* [Selected extract]
Graphical Representation: Overreaching in Data Visualizations

Graphical Representation
Graphical Representation Series 

One of the most important aspects to stress in the context of graphical design is the purpose of graphical representations and the medium in which they are communicated. For example, one needs to differentiate between the graphics propagated on the various media channels that target the public consumption and potential customers (books, newspapers, articles in paper or paperless form, respectively blog posts and similar content) and graphics made for organizational use (reports, dashboards or presentations).

If the former graphics are supposed to back up a story, the reader being led into one direction or another, the author having the freedom of choosing the direction and the message, in the latter, unless the content is supposed to support, persuade or force a decision, the facts and data need to be presented in an equidistant manner, in a form that support insights, decision making or further inference. This applies to data professionals as well to the business users preparing the data.

Data visualization authors tend to use the title and subtitle to highlight in reports and dashboards the most important findings as per their perception, sometimes even stating the obvious. One of the issues with this approach is that the audience might just pick up the respective information without further looking at the chart, missing maybe more important facts. Just highlighting an element in the graphic or providing explanatory headlines is not storytelling, even if it helps in the process. Ideally, the data itself as depicted by the visuals should tell the story! Further information with storytelling character should be provided in the presentation of the data and taylored accordingly for the audience!

With a few exceptions, the information and decisions shouldn't be forced on the audience. There are so many such examples on the various social networks in which data analysts or other types of data professionals seem to imply this in the content they share and this is so wrong on many levels!

* [Extracted material]
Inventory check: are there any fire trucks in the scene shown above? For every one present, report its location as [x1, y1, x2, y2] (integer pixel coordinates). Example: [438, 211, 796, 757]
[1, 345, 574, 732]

---

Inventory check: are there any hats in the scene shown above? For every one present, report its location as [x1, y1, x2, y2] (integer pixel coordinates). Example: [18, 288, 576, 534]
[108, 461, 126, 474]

* [Work to do]
Pick up the text on overreaching in data visualizations where it stops and keep writing it in the same voice. The records stand apart from the text and are not part of it.

* [The result]
No matter how deep a data professional is involved into the business and no matter how extensive is his/her knowledge about the systems, data and processes, the business user and the manager are the closest to the business context and needs, while data professionals might not be aware of the full extent. This lack of context makes it challenging to interpret the trends depicted by the data, respectively to associate the changes observed in trends with decisions made or issues the business dealt with. When such knowledge is not available the data professional tends to extrapolate instead of identifying the chain of causality together with the business (and here annotation capabilities would help considerably). 

Moreover, it falls on management's shoulders to decide which facts, data, metrics, KPIs and information are important for the organization. A data professional can make recommendations, can play with the data and communicate certain insights, gaps or courses of action, though the management decides what's important and how the respective information should be communicated! Overstepping the boundaries can easily lead to unnecessary conflict in which the data professional can easily lose, even if the facts are in his favor. It's enough to deal with missing or incorrect information for the whole story to fall apart. 

It's true that some of the books on graphical design use various highlighting techniques in the explanation process, but they are intended for the readers to understand what the authors want to say. Unfortunately, there are also examples improperly used or authors' opinion diverge from the common sense. Independently of this, the data professional should develop own visual critical thinking and validate the techniques used against own judgement!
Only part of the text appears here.